*DIRECTIONS FOR THIS TASK*. Rewrite the lines from the one containing "Of (248,119), (21,127), which" through the end of the rows as a numbered list, leaving out blank lines.

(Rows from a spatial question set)

- - -

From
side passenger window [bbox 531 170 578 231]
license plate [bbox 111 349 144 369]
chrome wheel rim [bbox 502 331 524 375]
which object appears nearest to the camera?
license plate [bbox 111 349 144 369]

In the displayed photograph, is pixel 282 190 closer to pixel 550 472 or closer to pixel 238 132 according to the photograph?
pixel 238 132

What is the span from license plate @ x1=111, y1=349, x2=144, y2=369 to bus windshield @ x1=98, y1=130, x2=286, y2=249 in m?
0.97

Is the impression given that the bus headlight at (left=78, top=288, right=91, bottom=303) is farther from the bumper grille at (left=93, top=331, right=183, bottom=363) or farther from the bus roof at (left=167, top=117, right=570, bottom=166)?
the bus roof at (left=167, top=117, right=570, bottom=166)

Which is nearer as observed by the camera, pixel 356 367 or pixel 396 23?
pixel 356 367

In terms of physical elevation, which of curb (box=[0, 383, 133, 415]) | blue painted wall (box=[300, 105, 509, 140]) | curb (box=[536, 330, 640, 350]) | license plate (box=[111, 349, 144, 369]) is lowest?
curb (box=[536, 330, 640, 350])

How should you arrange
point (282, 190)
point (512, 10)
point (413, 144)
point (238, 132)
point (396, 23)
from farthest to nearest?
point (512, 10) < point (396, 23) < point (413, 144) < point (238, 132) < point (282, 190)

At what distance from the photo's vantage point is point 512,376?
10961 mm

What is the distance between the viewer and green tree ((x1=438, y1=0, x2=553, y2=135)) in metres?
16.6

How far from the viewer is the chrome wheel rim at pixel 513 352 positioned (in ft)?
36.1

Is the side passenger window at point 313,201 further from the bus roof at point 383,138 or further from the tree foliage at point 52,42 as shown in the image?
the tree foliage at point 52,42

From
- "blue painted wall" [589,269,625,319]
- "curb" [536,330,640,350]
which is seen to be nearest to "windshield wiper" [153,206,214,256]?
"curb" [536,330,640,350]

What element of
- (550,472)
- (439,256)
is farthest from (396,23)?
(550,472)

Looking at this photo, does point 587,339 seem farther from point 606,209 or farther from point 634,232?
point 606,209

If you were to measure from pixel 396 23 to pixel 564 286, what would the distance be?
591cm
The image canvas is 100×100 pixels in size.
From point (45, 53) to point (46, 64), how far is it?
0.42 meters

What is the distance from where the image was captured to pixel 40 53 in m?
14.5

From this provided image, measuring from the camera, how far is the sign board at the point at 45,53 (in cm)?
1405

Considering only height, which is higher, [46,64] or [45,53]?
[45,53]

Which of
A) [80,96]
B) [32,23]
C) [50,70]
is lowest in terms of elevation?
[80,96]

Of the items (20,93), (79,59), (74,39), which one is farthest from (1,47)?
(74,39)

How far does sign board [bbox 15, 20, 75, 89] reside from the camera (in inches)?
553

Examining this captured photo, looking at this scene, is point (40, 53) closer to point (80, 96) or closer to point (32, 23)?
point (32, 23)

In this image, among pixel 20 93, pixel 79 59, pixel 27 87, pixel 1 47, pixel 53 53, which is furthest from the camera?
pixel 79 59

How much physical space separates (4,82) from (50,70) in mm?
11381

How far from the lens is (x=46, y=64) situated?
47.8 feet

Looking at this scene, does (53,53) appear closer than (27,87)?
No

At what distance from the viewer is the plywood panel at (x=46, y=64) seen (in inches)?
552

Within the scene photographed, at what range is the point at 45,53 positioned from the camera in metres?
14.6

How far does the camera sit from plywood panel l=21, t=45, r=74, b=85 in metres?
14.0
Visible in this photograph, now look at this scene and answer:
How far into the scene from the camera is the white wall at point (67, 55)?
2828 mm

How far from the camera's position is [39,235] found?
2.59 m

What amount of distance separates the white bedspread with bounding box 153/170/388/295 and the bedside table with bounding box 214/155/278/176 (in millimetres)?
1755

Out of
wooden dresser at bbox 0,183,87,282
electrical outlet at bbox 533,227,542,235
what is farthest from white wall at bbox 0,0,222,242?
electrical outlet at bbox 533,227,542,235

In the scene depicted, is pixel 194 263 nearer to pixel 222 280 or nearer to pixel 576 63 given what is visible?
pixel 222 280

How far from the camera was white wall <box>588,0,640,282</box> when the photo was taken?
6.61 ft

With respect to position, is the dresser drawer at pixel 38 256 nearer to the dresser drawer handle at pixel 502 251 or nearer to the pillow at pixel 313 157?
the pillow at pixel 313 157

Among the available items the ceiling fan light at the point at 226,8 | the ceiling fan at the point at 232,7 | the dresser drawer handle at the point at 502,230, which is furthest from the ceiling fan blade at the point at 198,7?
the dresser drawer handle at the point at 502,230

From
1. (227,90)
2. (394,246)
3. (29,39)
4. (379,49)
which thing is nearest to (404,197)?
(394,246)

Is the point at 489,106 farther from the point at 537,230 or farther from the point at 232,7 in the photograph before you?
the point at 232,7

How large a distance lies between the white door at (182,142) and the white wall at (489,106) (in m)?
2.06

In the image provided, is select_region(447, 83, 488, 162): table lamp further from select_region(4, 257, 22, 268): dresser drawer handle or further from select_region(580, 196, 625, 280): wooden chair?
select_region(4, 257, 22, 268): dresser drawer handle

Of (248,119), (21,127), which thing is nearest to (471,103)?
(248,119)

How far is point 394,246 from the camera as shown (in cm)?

- - -

*SOLUTION TO THIS TASK*.
1. Of (248,119), (21,127), which thing is nearest to (471,103)?
2. (248,119)
3. How far is point 394,246 from the camera as shown (in cm)?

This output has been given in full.